My family journeyed west earlier this week for a long-overdue wild Badlands day.
Our first stop was to view the ongoing bison round-up at Theodore Roosevelt National Park. The corrals were full of bison and from outside the fence, we watched the trailers being loaded, and we could hear the racket those massive beasts make when their bodies meet steel.
In the heart of the park, we were delighted to see the saffron cottonwoods in our beloved Little Missouri River Valley and observed that the water was unusually deep for this time of the year, a reflection of the wet cycle we’ve been experiencing.

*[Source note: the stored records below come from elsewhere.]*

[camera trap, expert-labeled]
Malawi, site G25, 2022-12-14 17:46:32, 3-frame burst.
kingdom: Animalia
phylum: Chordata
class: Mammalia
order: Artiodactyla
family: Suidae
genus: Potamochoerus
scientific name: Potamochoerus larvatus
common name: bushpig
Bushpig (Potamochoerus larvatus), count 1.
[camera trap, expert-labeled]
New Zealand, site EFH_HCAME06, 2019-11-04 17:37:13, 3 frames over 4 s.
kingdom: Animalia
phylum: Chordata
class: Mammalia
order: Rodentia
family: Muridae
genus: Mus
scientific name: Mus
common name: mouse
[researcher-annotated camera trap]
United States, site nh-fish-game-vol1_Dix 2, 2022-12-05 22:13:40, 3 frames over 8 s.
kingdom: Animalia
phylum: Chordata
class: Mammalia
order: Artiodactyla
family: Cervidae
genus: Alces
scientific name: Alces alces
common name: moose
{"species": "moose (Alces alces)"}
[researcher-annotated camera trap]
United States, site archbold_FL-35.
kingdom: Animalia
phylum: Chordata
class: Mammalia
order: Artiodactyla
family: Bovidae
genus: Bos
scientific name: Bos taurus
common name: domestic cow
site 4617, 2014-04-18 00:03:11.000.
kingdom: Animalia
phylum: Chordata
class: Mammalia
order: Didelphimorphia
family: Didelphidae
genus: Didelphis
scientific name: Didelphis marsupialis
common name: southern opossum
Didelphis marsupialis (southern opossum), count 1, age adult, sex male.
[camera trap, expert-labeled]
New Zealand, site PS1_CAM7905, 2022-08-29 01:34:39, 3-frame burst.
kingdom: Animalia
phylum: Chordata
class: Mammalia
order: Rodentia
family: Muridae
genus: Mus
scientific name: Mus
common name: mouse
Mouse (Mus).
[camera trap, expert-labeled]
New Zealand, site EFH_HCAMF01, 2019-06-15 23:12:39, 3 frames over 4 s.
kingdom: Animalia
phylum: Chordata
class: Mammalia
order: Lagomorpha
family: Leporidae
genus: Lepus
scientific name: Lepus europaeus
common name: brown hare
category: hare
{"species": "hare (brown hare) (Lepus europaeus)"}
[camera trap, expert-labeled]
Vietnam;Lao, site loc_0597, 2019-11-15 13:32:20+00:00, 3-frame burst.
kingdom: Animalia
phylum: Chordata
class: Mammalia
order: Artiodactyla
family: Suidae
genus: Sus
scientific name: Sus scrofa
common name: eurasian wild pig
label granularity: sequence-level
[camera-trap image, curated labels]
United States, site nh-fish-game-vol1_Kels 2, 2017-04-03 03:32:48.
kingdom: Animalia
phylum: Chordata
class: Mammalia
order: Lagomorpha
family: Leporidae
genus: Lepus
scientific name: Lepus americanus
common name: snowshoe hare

My daughter and I went for a hike, a bushwack really, making our own trail, a couple of hours of bliss on a 75-degree sunny day, with a gentle Zephyr wind, no ticks and the knowledge that a blizzard was coming the very next day. (See photo at top) Chelsea told me her favorite was the shades of red in the chokecherry bushes and little bluestem grasses. We savored every moment.
It turned out to be a pretty snakey day, one small rattler and two blue racers, and Chelsea, of Wild By Nature Photography (my daughter), got some good photos with her telephoto lens. I have exceptional “snake radar,” having honed it growing up in Slope County, where snakes are abundant.
The day ended with a stint at Peaceful Valley Ranch where a team of young scientists is banding Northern Saw-whet Owls, an annual ritual. While we didn’t have the fortune of catching any owls this particular night, it was a thrill to stand under the stars listening to the Sandhill Cranes fly over. “Hurry up,” we shouted.
After a good night’s sleep at the Rough Riders Hotel, we rushed home to wrap up the last of the gardening work before the blizzard. I dug out the snow shovels from storage and hurriedly picked raspberries with cold fingers and Jim planted and mulched next year’s garlic.
If you need me, I’ll be happily watching it snow on our lovely new metal roof at Red Oak House. Since we bought the house, the roof has leaked. This will be the best winter in our ten years here, no doubt.